One morning a student sought Vitvan out. Some years earlier she had purchased land above the Snake Valley near Baker, Nevada. She came to persuade him to drive out to that area with the thought that the School might relocate there. Vitvan's first reaction was to say that he was "too old to pioneer again." But eventually he agreed to make the trip to "reconnoiter and feel the pulse of the land."

In June of 1957 he and a handful of students drove to Nevada. They set up camp in Humboldt National Park. They had barely staked their tents when it began to snow and they huddled through one of the worst summer blizzards recorded there. Vitvan wrote of the incident, saying:

"I suppose at 73 I should have evidenced more concern over our plight. But the food was good, the company excellent and I knew from years of observation that eventually the sun would shine again. Besides which, any old yogi worth his salt can control the effect of the elements on his physiological being."

The storm was weathered and the group camped out through the summer. Vitvan occupied his time studying the history of the land, perusing records available to him at the county seat in Ely, 67 miles northwest of Baker. He familiarized himself with what acreage was available for purchase and in his words, "generally acclimated myself to the Field and those around me who would be my neighbors."

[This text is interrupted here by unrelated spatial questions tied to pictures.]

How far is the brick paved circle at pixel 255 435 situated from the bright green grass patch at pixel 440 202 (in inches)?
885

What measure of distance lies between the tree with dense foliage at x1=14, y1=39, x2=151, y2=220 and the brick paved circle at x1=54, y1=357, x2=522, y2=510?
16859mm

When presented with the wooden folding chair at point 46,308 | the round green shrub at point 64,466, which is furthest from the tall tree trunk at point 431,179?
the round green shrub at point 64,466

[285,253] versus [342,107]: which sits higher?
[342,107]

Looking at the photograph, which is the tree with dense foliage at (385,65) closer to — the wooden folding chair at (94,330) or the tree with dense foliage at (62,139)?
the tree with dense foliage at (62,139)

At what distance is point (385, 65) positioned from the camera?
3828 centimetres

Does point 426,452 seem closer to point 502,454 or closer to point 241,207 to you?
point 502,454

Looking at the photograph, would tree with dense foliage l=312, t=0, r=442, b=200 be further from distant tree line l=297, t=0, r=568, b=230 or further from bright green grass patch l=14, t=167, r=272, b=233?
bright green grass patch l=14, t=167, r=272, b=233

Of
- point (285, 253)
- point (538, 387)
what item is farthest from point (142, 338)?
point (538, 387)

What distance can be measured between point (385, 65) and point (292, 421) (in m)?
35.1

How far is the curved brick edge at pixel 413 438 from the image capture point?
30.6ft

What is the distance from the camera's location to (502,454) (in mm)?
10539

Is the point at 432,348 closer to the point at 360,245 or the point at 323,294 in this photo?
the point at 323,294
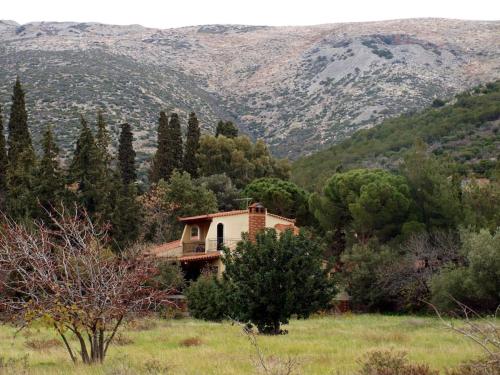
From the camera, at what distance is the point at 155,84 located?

At the end of August he announced:

"We will pioneer again. And considering my years I think it safe to say--for the last time."

The land they purchased was to demand much of all of them.

Snake Valley had once been a paradise of blowing grass, churning springs and a great natural reservoir. Wagon trains had wound their way through this valley and many settlers who stopped to camp had stayed on to claim the land. They knew that no territory ahead would likely match the superlative beauty and resources of this fertile valley.

But in the last 50 years over-grazing had changed the land. The reservoir was gone. The grasses had disappeared. The land was arid and unproductive. Topsoil was thin and hard caliche underneath was a barrier to cultivation.

The School had purchased the old John Fielding property. It covered 360 acres. The buildings that remained upright were dilapidated and crumbling. Fences were down, the orchard was overgrown, deer and rabbits had stripped the garden. There was no inside plumbing and no electricity. But to Vitvan the challenge of the place was exalting. On the day they took possession of the property he told them:

"Now we begin. You may look around you and tell me that you see broken-down buildings, a withered orchard, parched fields and a barren garden. If this is what you see, then raise your consciousness and see with my eyes. I can only see the Mother--the Great World Mother. She is asking us to hold out our hands to her, to sow her earth, to channel her springs, to prune her fruit trees, to direct the strength of our limbs to building. She will share in every task. Her love for us is boundless. She calls to us to thrill with her to the pulsation of the eternal genetrix."